(Available data):

--------------------

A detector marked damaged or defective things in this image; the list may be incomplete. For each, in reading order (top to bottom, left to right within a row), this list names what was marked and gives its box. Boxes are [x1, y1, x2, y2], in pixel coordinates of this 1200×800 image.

--------------------

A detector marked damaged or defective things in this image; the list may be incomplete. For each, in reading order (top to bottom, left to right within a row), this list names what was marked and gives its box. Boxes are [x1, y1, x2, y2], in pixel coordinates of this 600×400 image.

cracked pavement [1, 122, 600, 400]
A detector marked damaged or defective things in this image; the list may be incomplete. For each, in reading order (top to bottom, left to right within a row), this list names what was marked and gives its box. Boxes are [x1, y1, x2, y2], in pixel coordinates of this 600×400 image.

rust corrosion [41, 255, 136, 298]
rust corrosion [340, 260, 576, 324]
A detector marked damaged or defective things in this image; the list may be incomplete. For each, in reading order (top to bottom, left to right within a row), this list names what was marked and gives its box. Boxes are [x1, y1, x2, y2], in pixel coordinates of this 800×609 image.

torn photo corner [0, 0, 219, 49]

--------------------

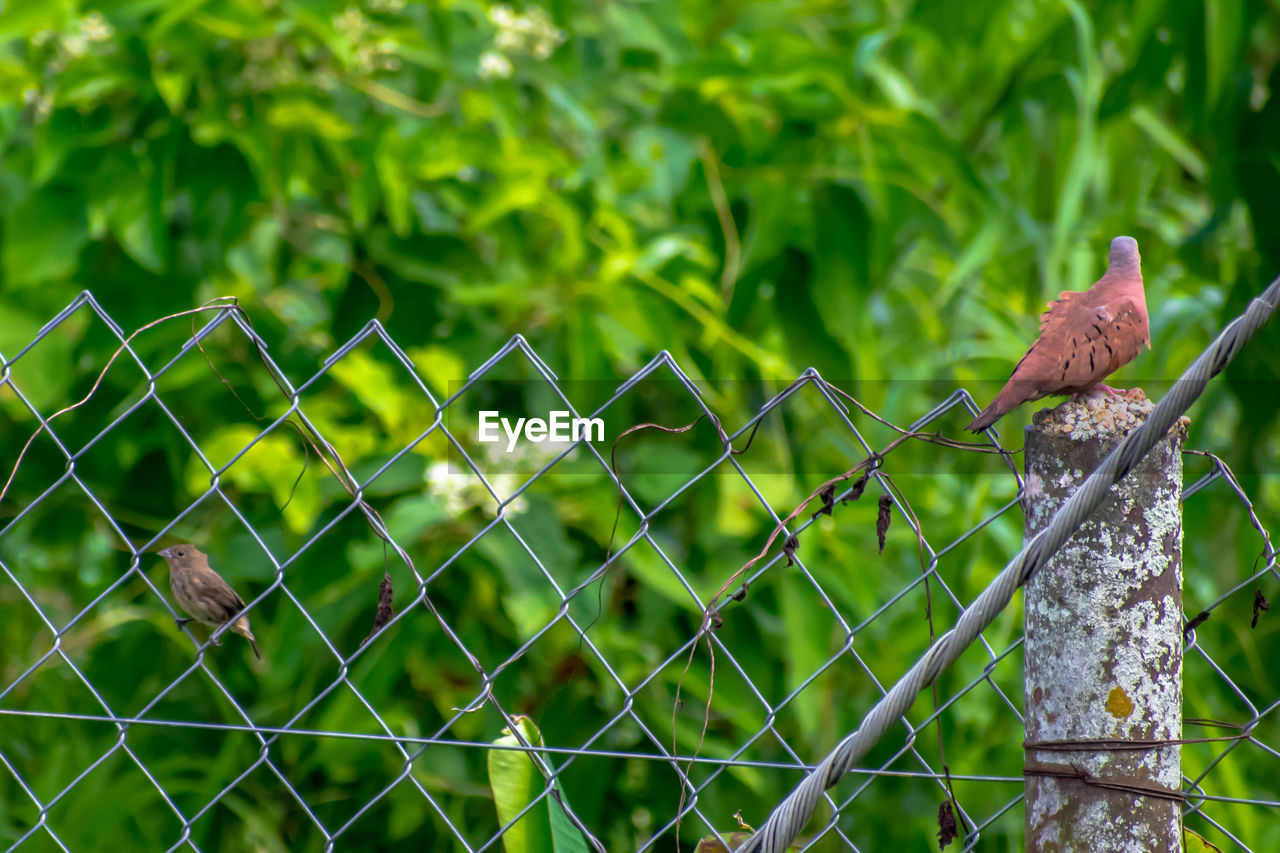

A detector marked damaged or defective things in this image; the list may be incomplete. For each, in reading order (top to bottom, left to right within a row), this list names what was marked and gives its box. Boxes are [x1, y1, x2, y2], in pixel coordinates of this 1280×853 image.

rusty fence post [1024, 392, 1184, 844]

--------------------

(What to work on): Echo back the lines of the material from the one containing "this 800×609 image." through the one containing "torn photo corner [0, 0, 219, 49]", both included, and nothing else.

(Written solution):
A detector marked damaged or defective things in this image; the list may be incomplete. For each, in reading order (top to bottom, left to right within a row), this list names what was marked and gives its box. Boxes are [x1, y1, x2, y2], in pixel coordinates of this 800×609 image.

torn photo corner [0, 0, 219, 49]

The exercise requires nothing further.